A Spanish study has suggested that people who sleep less than six hours a night may be more likely to develop cardiovascular disease than those who sleep seven to eight hours. In the study, 3,974 bank workers wore activity trackers to measure sleep for one week and also had 3D heart ultrasounds and cardiac CT scans to look for heart disease.
Researchers found that compared to people who got seven to eight hours of sleep, those who slept less than six hours a night were 27 percent more likely to have “preclinical” atherosclerosis: structural changes and thickening in the artery walls that isn’t yet serious enough to cause complications.
Previous research has linked lack of sleep to traditional risk factors for heart diseases like high blood sugar, high blood pressure, inflammation, and obesity.
Senior study author Jose Ordovas, a researcher at the CNIC in Madrid and director of nutrition and genomics at the Jean Mayer USDA Human Nutrition Research Center on Aging at Tufts University, Boston said, “Sleep, together with diet and physical activity, (is) one of the healthy habits that we need to adopt and maintain to keep our cardiovascular system healthy. Our results support the traditional belief that we should have about eight hours of good sleep per day,”

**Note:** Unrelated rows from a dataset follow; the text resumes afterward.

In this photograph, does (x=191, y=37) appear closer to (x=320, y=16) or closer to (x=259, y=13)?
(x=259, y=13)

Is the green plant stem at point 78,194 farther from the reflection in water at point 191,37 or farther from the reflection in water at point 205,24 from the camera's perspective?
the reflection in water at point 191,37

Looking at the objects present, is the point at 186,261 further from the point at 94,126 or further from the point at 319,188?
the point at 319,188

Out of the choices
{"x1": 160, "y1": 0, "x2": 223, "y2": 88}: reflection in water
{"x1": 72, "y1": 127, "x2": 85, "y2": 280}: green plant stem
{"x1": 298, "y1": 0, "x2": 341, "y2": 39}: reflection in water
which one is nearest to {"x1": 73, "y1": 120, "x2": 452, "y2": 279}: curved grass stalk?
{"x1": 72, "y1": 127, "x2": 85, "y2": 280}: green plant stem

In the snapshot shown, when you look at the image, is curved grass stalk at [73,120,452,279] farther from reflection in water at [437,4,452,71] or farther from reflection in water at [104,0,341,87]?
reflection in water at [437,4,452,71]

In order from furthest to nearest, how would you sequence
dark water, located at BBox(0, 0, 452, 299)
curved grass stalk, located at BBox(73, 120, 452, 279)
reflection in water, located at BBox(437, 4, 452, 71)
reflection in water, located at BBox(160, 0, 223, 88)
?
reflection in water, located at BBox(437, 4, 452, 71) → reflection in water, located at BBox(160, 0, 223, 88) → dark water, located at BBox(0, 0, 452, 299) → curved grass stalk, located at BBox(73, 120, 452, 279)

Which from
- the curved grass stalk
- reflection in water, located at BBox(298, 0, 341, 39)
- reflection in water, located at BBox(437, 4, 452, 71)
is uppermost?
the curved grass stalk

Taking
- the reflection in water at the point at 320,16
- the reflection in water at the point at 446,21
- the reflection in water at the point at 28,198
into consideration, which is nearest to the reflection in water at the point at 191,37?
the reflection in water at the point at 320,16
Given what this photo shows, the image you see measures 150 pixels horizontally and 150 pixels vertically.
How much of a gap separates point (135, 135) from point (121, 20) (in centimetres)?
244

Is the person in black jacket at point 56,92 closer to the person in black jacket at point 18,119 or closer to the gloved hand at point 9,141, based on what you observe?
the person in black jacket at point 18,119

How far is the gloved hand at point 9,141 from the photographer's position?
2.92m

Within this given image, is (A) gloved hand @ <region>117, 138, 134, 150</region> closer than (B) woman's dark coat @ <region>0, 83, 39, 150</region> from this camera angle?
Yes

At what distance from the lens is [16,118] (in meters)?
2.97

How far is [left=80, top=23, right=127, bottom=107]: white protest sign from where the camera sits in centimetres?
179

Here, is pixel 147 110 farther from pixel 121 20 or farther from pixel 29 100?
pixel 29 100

Dr. Daniel Gottlieb, director of the sleep disorders center at the VA Boston Healthcare System said, “One key to getting adequate sleep is making sleep a priority by turning off the TV, computer, tablet, and phone at a reasonable hour, keeping a regular sleep schedule, making time to relax before bed, and avoiding caffeine late in the day. Exercise and a good diet can also help to improve sleep quality.”